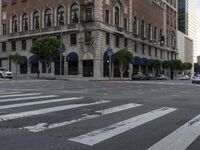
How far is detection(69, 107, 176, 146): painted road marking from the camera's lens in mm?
6918

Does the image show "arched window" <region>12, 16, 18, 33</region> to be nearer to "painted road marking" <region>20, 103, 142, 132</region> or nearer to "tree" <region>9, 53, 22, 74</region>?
"tree" <region>9, 53, 22, 74</region>

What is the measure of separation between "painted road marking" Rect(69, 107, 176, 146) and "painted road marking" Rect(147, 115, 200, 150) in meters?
1.07

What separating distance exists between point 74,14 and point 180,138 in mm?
56713

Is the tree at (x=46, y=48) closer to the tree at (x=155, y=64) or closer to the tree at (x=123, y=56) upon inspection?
the tree at (x=123, y=56)

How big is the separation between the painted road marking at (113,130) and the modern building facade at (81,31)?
4866cm

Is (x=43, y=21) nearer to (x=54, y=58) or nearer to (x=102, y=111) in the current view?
(x=54, y=58)

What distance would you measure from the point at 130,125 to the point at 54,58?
53266 millimetres

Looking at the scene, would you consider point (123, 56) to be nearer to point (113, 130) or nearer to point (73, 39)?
point (73, 39)

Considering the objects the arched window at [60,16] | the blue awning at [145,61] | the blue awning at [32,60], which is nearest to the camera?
the arched window at [60,16]

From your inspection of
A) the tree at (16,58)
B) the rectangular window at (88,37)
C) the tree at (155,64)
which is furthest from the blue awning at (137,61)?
the tree at (16,58)

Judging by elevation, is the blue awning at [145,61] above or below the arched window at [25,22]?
below

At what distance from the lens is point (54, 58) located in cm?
6112

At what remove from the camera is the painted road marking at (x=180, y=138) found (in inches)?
255

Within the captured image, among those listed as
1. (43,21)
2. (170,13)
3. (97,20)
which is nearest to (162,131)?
(97,20)
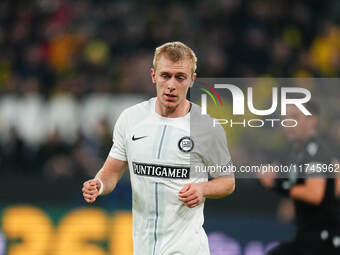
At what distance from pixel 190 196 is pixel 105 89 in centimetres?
728

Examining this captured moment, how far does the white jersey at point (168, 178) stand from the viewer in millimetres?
4746

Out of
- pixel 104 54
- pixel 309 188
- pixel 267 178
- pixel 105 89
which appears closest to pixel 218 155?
pixel 267 178

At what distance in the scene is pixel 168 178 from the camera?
4766 mm

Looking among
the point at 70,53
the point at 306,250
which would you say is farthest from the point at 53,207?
the point at 70,53

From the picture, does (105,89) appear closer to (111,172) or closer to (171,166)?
(111,172)

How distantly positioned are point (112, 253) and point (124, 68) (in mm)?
4786

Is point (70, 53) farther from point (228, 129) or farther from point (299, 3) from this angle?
point (228, 129)

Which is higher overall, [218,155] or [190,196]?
[218,155]

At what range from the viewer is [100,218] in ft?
27.5

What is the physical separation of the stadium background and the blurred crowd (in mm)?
21

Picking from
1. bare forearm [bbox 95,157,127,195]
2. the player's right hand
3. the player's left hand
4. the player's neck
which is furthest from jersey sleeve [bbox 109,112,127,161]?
the player's left hand

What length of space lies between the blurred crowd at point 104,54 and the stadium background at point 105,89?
0.07 ft

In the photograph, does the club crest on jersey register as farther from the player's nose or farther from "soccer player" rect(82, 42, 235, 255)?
the player's nose

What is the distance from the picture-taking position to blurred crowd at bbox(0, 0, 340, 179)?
10797 millimetres
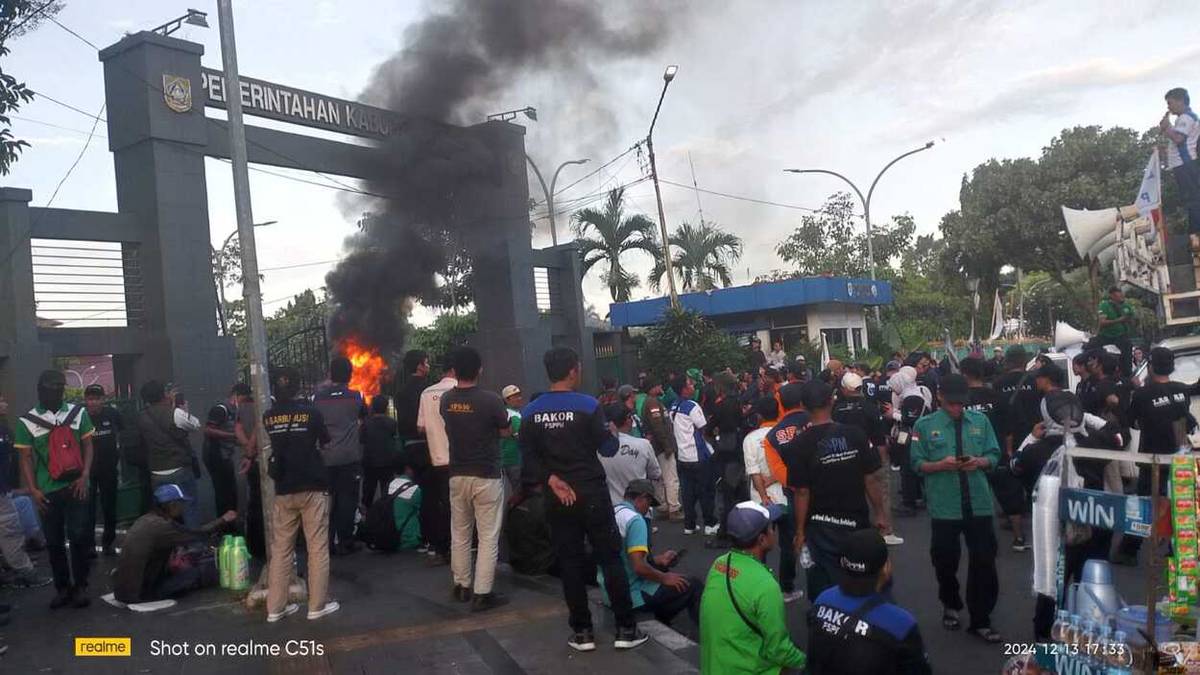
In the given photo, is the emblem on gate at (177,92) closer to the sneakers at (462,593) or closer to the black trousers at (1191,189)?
the sneakers at (462,593)

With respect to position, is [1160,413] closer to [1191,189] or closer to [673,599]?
[673,599]

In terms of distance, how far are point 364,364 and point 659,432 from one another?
8.54 metres

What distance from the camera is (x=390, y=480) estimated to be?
9461mm

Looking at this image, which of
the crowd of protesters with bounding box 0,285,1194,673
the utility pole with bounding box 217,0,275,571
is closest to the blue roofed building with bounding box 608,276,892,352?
the crowd of protesters with bounding box 0,285,1194,673

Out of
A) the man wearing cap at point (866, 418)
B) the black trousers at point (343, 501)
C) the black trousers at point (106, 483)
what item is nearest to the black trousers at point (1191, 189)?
the man wearing cap at point (866, 418)

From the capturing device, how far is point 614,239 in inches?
1143

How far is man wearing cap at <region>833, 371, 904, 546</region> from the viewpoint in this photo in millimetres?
7629

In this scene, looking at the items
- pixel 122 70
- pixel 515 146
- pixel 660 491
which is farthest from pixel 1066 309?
pixel 122 70

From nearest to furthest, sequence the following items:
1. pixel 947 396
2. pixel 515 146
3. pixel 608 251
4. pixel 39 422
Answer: pixel 947 396 → pixel 39 422 → pixel 515 146 → pixel 608 251

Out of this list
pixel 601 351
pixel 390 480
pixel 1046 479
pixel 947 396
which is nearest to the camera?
pixel 1046 479

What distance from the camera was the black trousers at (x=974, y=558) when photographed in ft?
17.8

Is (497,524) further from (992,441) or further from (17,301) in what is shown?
(17,301)

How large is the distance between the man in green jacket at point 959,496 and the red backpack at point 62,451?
19.7ft

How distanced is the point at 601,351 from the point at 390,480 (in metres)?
12.1
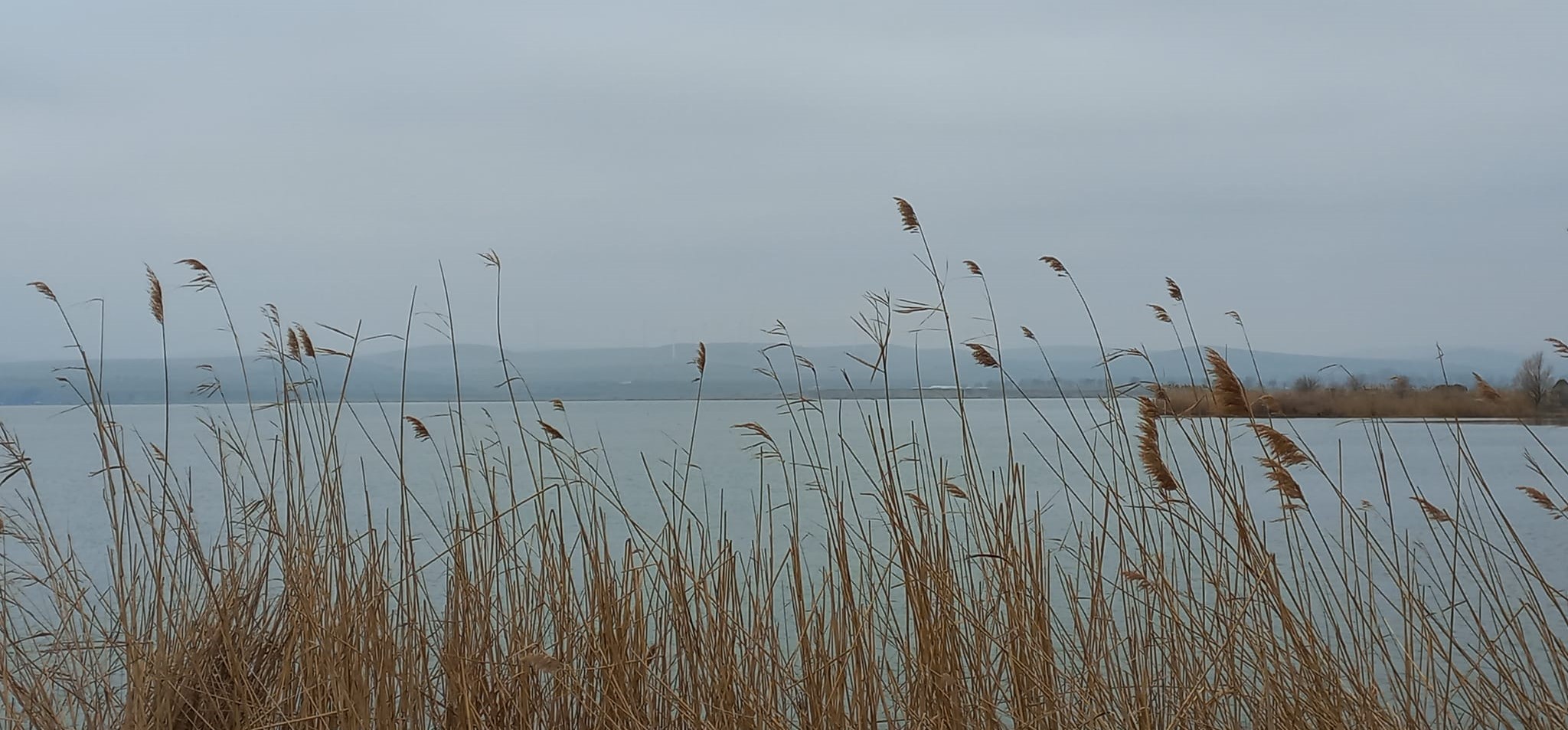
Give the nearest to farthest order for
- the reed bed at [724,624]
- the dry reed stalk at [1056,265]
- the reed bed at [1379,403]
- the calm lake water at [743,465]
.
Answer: the reed bed at [724,624] < the reed bed at [1379,403] < the dry reed stalk at [1056,265] < the calm lake water at [743,465]

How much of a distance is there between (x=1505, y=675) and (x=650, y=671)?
5.74 ft

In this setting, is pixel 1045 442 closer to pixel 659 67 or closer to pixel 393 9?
pixel 659 67

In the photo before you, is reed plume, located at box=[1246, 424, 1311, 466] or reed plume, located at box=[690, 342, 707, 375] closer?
reed plume, located at box=[1246, 424, 1311, 466]

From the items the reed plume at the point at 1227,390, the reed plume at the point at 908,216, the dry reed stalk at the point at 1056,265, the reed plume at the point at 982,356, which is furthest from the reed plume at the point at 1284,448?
the reed plume at the point at 908,216

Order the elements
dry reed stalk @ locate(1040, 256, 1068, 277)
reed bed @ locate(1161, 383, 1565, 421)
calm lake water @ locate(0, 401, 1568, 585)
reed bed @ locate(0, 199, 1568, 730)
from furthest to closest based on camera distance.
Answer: calm lake water @ locate(0, 401, 1568, 585)
dry reed stalk @ locate(1040, 256, 1068, 277)
reed bed @ locate(1161, 383, 1565, 421)
reed bed @ locate(0, 199, 1568, 730)

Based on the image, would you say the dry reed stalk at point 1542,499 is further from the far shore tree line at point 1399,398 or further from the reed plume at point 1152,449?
the reed plume at point 1152,449

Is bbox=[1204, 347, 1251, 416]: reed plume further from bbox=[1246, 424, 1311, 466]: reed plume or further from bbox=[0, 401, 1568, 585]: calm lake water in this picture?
bbox=[0, 401, 1568, 585]: calm lake water

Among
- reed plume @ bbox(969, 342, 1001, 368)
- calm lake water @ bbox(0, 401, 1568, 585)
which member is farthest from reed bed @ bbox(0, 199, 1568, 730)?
calm lake water @ bbox(0, 401, 1568, 585)

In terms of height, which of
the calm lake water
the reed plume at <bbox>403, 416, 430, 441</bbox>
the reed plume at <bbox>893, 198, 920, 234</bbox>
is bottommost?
the calm lake water

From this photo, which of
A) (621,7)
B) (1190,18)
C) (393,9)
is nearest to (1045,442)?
(1190,18)

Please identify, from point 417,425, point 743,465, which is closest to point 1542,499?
point 417,425

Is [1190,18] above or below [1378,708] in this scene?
above

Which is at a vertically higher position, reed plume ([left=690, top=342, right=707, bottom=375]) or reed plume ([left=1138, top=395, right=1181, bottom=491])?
reed plume ([left=690, top=342, right=707, bottom=375])

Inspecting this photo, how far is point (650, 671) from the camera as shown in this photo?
2041mm
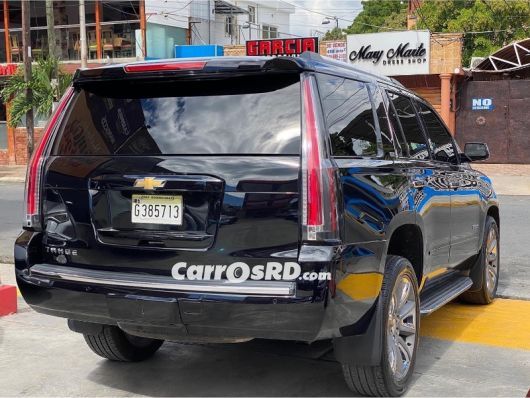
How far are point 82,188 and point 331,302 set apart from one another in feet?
4.93

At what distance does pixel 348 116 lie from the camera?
384 centimetres

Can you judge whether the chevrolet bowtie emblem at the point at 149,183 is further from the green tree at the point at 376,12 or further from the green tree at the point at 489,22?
the green tree at the point at 376,12

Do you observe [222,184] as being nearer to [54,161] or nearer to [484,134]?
[54,161]

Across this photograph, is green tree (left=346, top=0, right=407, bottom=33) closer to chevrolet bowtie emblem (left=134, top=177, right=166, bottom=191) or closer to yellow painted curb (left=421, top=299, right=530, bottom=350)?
yellow painted curb (left=421, top=299, right=530, bottom=350)

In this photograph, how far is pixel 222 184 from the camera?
3439 mm

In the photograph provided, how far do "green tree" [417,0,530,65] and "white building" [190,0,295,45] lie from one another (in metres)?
8.50

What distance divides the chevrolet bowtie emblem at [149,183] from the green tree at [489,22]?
29870 millimetres

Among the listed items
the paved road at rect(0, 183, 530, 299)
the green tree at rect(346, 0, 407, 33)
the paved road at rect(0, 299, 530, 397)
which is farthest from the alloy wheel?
the green tree at rect(346, 0, 407, 33)

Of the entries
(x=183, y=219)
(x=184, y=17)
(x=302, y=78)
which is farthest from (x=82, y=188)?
(x=184, y=17)

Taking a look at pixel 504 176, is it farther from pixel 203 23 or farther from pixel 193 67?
pixel 193 67

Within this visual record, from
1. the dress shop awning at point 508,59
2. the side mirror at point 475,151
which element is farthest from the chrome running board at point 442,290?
the dress shop awning at point 508,59

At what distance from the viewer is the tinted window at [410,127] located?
15.4ft

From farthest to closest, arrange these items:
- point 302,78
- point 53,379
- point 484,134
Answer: point 484,134, point 53,379, point 302,78

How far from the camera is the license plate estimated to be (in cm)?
353
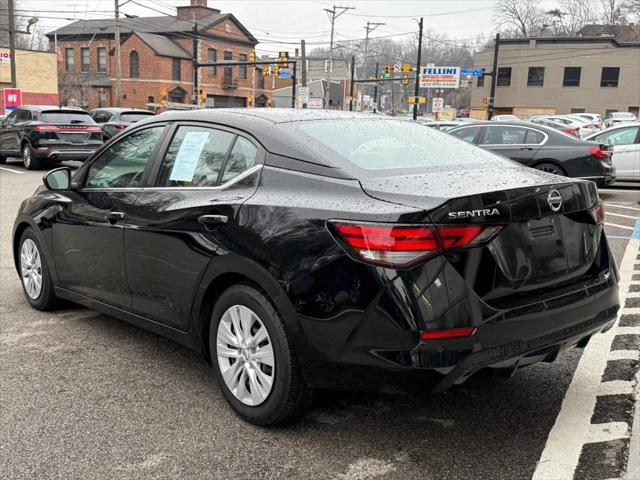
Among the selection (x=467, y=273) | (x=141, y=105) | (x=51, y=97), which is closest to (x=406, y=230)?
(x=467, y=273)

EXERCISE AIM
Drop the pictures, then reproduce exactly the lines from the one with "Do you observe" through the final line of the listing.

WRITTEN ANSWER
Do you observe [222,184] as being nearer to [54,161] or nearer to [484,134]?
[54,161]

Across this photograph, is green tree (left=346, top=0, right=407, bottom=33) closer to chevrolet bowtie emblem (left=134, top=177, right=166, bottom=191) or closer to yellow painted curb (left=421, top=299, right=530, bottom=350)?
yellow painted curb (left=421, top=299, right=530, bottom=350)

In this photograph, how far is pixel 222 184 from the camera?
3439 mm

In the photograph provided, how far do "green tree" [417,0,530,65] and "white building" [190,0,295,45] lie from one another (in metres)?
8.50

What distance divides the chevrolet bowtie emblem at [149,183] from the green tree at [489,22]?
29870 millimetres

Among the listed items
the paved road at rect(0, 183, 530, 299)
the green tree at rect(346, 0, 407, 33)
the paved road at rect(0, 299, 530, 397)
which is farthest from the alloy wheel?
the green tree at rect(346, 0, 407, 33)

Of the entries
(x=183, y=219)
(x=184, y=17)
(x=302, y=78)
which is farthest from (x=82, y=188)?
(x=184, y=17)

Taking a look at pixel 504 176, is it farther from pixel 203 23 or farther from pixel 193 67?
pixel 193 67

Within this visual record, from
1. the dress shop awning at point 508,59
2. the side mirror at point 475,151
which element is farthest from the chrome running board at point 442,290?
the dress shop awning at point 508,59

At what distance from the viewer is the tinted window at [410,127] located?
15.4ft

From farthest to closest, arrange these items:
- point 302,78
- point 53,379
- point 484,134
Answer: point 484,134, point 53,379, point 302,78

How far from the camera is the license plate estimated to be (in cm)?
353
Among the selection (x=467, y=273) | (x=141, y=105) | (x=51, y=97), which is closest to (x=406, y=230)?
(x=467, y=273)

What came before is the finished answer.